Vous finissez votre sortie de course à pied, et vous sentez cette raideur profonde dans la hanche. Pas une douleur aiguë, mais une gêne sourde qui persiste quand vous marchez, quand vous montez les escaliers, parfois même quand vous êtes assis.
Au début, vous l'avez ignorée. "Ça va passer". Mais ça ne passe pas. Au contraire, ça s'installe. Et maintenant, cette douleur de hanche commence à impacter vos entraînements, votre cadence, votre plaisir de courir.
Si vous lisez cet article, c'est que vous en avez assez de cette situation. Vous voulez comprendre pourquoi votre hanche vous fait souffrir, et surtout, vous voulez des solutions concrètes pour retrouver des foulées fluides et sans douleur.
Bonne nouvelle : la douleur de hanche du coureur n'est pas une fatalité. Dans cet article, vous allez découvrir les 4 causes principales et le protocole pour revenir courir sereinement.
1. Les 4 types de douleur de hanche du coureur
La hanche est une articulation complexe. Localiser précisément où vous avez mal est la première étape.
Type 1 : Douleur à l'avant de la hanche (aine)
Où ? Profondément dans le pli de l'aine.
Quand ? Quand vous levez la jambe (monter dans la voiture), après la course.

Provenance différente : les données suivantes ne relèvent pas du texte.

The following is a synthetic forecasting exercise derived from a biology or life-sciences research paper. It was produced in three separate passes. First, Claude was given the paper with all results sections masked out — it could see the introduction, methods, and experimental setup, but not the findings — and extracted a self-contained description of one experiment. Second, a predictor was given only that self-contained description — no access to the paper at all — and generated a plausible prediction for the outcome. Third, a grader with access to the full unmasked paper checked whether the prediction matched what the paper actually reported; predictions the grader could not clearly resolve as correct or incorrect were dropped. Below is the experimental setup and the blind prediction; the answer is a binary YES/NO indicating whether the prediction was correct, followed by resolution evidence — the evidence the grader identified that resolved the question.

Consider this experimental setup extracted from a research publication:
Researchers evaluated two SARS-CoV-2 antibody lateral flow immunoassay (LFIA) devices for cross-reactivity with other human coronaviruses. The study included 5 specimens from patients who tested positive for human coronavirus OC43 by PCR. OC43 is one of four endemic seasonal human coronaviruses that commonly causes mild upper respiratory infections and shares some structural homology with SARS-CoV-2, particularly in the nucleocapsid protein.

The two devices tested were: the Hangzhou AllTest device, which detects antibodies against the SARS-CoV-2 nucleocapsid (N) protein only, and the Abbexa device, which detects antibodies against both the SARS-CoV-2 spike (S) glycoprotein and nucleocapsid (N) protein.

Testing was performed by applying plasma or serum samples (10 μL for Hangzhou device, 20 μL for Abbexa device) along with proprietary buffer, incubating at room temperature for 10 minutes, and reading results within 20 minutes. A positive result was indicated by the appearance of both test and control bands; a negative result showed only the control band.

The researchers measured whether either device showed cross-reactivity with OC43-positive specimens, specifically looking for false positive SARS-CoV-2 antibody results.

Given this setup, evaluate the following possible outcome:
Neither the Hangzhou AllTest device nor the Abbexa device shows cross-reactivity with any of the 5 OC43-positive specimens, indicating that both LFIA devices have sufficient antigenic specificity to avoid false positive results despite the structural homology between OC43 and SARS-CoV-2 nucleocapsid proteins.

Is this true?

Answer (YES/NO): YES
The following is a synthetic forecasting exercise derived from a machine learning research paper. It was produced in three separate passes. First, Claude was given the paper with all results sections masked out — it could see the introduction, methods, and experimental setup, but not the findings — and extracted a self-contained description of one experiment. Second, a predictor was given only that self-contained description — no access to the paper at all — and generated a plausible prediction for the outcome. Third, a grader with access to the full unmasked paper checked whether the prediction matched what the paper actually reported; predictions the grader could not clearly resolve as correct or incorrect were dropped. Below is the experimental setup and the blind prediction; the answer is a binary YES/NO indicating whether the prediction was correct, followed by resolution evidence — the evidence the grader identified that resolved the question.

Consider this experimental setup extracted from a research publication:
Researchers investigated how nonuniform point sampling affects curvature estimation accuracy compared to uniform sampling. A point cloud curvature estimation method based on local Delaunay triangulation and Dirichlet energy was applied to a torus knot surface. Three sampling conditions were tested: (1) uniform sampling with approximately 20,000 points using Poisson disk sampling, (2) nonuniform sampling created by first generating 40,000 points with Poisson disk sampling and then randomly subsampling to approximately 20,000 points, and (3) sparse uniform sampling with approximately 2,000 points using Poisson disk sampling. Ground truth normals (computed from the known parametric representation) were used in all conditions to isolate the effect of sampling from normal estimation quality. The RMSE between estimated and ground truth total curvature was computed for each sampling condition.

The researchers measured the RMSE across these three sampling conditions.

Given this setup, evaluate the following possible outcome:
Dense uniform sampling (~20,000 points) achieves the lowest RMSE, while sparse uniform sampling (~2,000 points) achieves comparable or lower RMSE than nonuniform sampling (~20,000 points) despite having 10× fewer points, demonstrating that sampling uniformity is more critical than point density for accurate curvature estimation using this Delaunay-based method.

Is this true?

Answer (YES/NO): NO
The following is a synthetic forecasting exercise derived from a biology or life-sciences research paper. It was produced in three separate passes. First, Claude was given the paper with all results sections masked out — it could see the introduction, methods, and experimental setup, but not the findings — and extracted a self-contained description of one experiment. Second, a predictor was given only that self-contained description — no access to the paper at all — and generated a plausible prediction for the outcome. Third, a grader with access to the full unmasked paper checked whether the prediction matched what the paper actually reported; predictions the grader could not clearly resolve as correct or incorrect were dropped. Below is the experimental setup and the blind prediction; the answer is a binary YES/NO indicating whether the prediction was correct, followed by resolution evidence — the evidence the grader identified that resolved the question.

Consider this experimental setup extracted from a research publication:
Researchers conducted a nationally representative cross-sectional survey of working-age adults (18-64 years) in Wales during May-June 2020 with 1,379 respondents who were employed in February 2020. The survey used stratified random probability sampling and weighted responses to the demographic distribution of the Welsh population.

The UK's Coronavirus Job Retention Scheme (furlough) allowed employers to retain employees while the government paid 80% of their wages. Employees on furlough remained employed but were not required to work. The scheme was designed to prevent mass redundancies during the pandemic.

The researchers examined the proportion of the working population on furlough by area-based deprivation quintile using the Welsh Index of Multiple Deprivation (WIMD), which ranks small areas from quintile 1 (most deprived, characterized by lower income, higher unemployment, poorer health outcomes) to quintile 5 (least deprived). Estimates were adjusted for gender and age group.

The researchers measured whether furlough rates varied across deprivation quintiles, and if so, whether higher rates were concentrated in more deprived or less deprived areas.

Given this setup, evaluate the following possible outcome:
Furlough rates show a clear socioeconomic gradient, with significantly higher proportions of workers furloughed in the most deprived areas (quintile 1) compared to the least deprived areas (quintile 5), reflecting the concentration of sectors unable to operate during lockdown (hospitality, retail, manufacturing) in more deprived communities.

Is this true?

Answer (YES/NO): YES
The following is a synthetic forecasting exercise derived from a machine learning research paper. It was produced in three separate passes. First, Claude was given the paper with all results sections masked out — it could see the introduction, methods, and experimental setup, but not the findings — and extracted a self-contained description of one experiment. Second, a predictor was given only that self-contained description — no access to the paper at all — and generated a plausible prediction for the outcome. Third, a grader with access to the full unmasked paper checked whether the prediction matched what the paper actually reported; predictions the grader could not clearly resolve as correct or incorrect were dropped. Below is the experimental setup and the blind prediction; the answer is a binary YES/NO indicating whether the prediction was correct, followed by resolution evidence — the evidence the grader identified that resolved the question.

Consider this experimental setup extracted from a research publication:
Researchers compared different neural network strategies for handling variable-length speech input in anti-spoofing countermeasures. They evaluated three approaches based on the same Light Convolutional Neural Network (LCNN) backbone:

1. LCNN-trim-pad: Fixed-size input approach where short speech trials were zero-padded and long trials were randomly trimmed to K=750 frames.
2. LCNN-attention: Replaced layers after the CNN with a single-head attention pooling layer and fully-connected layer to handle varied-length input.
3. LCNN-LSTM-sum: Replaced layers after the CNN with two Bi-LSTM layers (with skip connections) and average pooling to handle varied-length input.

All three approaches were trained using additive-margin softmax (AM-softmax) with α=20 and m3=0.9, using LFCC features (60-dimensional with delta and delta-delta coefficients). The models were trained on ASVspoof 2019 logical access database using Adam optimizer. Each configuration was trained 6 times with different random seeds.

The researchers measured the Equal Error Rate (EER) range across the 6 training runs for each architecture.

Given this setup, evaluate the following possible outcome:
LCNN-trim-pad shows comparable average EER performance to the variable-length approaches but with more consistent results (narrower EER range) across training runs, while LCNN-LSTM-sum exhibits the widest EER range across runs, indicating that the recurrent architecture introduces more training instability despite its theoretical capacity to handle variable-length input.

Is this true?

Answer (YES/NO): NO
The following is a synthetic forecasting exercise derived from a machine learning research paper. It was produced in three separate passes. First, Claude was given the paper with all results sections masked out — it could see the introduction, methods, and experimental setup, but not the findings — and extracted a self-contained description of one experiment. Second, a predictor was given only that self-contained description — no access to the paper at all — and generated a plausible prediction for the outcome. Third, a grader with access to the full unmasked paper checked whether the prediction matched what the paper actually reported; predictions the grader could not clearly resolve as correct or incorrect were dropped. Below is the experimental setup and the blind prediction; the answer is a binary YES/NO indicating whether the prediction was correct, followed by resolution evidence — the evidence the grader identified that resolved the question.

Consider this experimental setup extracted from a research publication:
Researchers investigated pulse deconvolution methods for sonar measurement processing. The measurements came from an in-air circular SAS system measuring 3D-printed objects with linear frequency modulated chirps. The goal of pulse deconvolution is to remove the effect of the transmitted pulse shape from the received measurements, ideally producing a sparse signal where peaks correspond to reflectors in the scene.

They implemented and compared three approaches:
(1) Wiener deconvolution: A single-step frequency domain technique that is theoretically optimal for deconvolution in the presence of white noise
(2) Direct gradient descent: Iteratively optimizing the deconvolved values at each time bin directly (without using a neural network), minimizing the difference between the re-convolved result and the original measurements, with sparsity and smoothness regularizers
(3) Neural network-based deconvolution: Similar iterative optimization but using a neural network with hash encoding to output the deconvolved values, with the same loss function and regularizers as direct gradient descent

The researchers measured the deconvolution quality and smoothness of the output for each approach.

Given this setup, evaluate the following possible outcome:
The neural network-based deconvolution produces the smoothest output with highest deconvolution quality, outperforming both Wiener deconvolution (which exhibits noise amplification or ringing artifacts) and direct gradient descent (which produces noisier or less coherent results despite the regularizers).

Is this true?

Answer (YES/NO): NO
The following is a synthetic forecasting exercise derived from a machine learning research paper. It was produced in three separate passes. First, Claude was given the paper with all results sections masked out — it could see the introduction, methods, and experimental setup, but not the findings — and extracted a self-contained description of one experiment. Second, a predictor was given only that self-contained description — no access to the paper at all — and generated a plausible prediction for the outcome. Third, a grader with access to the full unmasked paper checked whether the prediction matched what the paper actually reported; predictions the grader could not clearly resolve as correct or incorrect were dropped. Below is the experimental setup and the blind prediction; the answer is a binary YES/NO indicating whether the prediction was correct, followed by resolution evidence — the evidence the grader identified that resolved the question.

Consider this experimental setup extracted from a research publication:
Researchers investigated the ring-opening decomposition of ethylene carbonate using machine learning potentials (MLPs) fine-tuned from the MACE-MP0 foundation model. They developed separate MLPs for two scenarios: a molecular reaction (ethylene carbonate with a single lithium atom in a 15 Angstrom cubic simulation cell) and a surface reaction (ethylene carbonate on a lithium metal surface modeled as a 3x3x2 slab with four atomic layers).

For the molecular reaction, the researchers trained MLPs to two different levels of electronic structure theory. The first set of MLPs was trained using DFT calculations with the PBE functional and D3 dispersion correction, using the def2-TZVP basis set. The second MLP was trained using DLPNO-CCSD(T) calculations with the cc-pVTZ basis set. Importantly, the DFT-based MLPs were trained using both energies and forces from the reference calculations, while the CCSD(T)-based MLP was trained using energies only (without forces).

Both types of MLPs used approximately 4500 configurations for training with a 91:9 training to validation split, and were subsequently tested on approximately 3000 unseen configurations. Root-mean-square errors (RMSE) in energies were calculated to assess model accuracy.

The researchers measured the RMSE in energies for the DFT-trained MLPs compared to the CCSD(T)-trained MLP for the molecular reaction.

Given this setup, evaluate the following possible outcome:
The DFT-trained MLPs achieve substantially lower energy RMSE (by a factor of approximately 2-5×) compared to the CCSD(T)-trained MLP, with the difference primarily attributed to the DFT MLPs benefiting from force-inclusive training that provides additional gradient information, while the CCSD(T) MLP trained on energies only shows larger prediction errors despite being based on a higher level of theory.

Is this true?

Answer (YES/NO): NO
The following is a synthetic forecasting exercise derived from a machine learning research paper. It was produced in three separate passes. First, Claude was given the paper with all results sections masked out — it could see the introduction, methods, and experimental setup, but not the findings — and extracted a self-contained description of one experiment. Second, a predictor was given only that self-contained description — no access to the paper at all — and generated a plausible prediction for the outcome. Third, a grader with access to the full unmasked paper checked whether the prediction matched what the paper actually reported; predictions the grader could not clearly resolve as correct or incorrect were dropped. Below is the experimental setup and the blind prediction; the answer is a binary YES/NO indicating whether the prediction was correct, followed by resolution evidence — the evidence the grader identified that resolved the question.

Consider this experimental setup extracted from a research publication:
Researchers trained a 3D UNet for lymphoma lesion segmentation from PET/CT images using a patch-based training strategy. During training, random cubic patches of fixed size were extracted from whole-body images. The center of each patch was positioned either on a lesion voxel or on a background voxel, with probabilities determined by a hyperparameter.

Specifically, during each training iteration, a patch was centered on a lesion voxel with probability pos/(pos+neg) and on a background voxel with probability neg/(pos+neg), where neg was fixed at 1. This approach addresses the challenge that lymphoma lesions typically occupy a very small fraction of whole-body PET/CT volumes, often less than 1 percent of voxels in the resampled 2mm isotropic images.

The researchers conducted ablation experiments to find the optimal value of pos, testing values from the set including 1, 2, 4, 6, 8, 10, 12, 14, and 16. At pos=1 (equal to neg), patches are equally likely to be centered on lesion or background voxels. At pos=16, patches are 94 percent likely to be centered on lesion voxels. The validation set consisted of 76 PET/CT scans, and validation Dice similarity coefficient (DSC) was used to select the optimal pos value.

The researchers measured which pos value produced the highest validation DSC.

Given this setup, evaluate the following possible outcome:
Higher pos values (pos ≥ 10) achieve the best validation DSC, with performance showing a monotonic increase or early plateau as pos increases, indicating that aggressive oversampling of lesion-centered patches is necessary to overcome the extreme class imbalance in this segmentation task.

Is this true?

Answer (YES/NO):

Cause possible : Tendinopathie du psoas-iliaque ou conflit de hanche (fémoro-acétabulaire).
Signal d'alerte : Si la douleur est mécanique (bloque en fin de mouvement), consultez pour écarter un conflit osseux.
Type 2 : Douleur sur le côté de la hanche
Où ? Sur la face externe, au niveau du grand trochanter (la bosse osseuse).
Quand ? Quand vous êtes couché sur ce côté, après des longues sorties.
Cause : Tendinopathie du moyen fessier ou bursite trochantérienne.
Facteur aggravant : Faiblesse des abducteurs + élastique de la bandelette ilio-tibiale (TFL) tendu.
Type 3 : Douleur derrière la hanche (fesse profonde)
Où ? Profondément dans la fesse, parfois avec irradiation dans la cuisse.
Quand ? Après la course, en position assise prolongée.
Cause possible : Syndrome du piriforme (compression du nerf sciatique par le muscle piriforme).
Confusion fréquente : On pense à une sciatique, mais c'est une compression locale.
Type 4 : Douleur diffuse dans la hanche
Où ? Impossible de localiser précisément, ça fait mal "dans la hanche".
Quand ? Pendant et après la course, parfois au repos.
Cause possible : Arthrose débutante, labrum (cartilage) endommagé, ou réfère d'une douleur lombaire.
Action : Consultation médicale + imagerie si douleur persistante > 6 semaines.
Le saviez-vous ?
70% des douleurs de hanche chez le coureur sont liées à une tendinopathie (usure d'un tendon) et non à une arthrose de hanche. Autrement dit, c'est un problème de surcharge mécanique et de faiblesse musculaire, pas une usure irréversible du cartilage.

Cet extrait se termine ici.